Exercice court a: Reproduisez intégralement le texte sur la délibération et la volonté.

Texte:
***

La délibération n’est évidemment pas essentielle à la volonté, tout le monde conviendra que nous voulons quelquefois sans délibération, et que bien des actes accomplis sans la moindre hésitation n’en sont pas moins des actes volontaires. Mais alors, nous nous apercevons que nous sommes entraînés plus loin que nous ne l’avions cru. Quelle est la véritable marque de l’acte volontaire ? Dans toute théorie, cela est difficile à établir. On s’accorderait assez, je crois, à dire que cela est volontaire qui dépend de nous. Mais si par le moi on entend le moi complet, j’entends l’esprit et l’organisme, il n’y a aucun phénomène physique ou psychique qui ne soit volontaire. Tout phénomène appartenant à une personnalité est l’expression de cette personnalité. Il faut admettre alors plusieurs volontés, les unes conscientes, les autres inconscientes, qui s’accordent ou luttent entre elles. Cette conception peut se soutenir, à la condition que l’on s’aperçoive bien que le mot de volonté n’a plus la signification très vague qu’on lui donne vulgairement et qu’il a pris un sens, à la fois plus précis et plus large. À ce point de vue, il est évident que toutes les croyances seront volontaires, mais il faut avouer que cela n’a pas une grande importance, étant donné que tous les phénomènes organiques et psychologiques le sont également et que le sens du mot volontaire est ici considérablement transformé.

***

Enregistrements bruts:

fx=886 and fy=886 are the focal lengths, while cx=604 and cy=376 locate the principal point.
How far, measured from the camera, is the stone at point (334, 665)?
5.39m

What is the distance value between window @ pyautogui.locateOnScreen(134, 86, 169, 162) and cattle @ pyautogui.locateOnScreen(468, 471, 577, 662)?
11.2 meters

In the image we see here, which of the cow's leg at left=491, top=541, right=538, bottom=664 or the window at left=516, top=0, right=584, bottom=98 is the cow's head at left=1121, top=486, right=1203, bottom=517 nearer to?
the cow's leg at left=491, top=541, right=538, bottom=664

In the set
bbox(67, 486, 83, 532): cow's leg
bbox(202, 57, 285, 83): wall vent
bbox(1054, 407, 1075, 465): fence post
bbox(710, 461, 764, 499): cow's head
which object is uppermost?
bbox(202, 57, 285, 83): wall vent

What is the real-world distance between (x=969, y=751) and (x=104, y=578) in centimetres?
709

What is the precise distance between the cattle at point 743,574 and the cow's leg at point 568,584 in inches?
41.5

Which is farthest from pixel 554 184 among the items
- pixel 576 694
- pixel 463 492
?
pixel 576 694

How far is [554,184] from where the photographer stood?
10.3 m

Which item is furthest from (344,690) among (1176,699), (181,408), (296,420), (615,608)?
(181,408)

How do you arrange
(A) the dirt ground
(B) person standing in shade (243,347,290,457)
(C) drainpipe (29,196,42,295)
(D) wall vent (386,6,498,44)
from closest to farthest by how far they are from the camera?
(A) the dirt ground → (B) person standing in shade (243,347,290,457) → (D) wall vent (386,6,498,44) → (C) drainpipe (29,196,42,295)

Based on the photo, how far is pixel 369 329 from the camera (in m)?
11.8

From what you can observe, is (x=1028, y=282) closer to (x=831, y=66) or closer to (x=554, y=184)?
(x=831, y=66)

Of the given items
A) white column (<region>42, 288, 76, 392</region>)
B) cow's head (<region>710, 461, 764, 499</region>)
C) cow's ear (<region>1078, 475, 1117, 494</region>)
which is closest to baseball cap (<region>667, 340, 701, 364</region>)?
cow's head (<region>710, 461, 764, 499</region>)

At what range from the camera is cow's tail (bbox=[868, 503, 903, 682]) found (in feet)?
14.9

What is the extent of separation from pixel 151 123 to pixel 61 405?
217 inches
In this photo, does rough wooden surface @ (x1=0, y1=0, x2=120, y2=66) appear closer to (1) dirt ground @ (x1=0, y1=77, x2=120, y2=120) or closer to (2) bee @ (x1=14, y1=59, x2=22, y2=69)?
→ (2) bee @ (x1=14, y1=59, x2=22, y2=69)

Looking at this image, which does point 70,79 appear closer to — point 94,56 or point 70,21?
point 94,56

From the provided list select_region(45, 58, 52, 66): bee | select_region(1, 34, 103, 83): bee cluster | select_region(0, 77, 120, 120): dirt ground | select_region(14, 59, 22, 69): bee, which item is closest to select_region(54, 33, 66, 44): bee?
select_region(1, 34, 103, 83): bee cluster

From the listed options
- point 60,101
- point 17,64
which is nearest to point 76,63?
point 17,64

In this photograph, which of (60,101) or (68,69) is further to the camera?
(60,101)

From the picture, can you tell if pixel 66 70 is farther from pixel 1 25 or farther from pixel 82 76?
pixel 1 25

***

Exercice court b: Modifiez les enregistrements depuis leur début jusqu'à la ligne contenant « 11.2 meters » incluse, en remplaçant « stone » par « rock » sans rien changer d'autre. Ne donnez que ces lignes.

Réponse écrite a:
La délibération n’est évidemment pas essentielle à la volonté, tout le monde conviendra que nous voulons quelquefois sans délibération, et que bien des actes accomplis sans la moindre hésitation n’en sont pas moins des actes volontaires. Mais alors, nous nous apercevons que nous sommes entraînés plus loin que nous ne l’avions cru. Quelle est la véritable marque de l’acte volontaire ? Dans toute théorie, cela est difficile à établir. On s’accorderait assez, je crois, à dire que cela est volontaire qui dépend de nous. Mais si par le moi on entend le moi complet, j’entends l’esprit et l’organisme, il n’y a aucun phénomène physique ou psychique qui ne soit volontaire. Tout phénomène appartenant à une personnalité est l’expression de cette personnalité. Il faut admettre alors plusieurs volontés, les unes conscientes, les autres inconscientes, qui s’accordent ou luttent entre elles. Cette conception peut se soutenir, à la condition que l’on s’aperçoive bien que le mot de volonté n’a plus la signification très vague qu’on lui donne vulgairement et qu’il a pris un sens, à la fois plus précis et plus large. À ce point de vue, il est évident que toutes les croyances seront volontaires, mais il faut avouer que cela n’a pas une grande importance, étant donné que tous les phénomènes organiques et psychologiques le sont également et que le sens du mot volontaire est ici considérablement transformé.

Réponse écrite b:
fx=886 and fy=886 are the focal lengths, while cx=604 and cy=376 locate the principal point.
How far, measured from the camera, is the rock at point (334, 665)?
5.39m

What is the distance value between window @ pyautogui.locateOnScreen(134, 86, 169, 162) and cattle @ pyautogui.locateOnScreen(468, 471, 577, 662)?
11.2 meters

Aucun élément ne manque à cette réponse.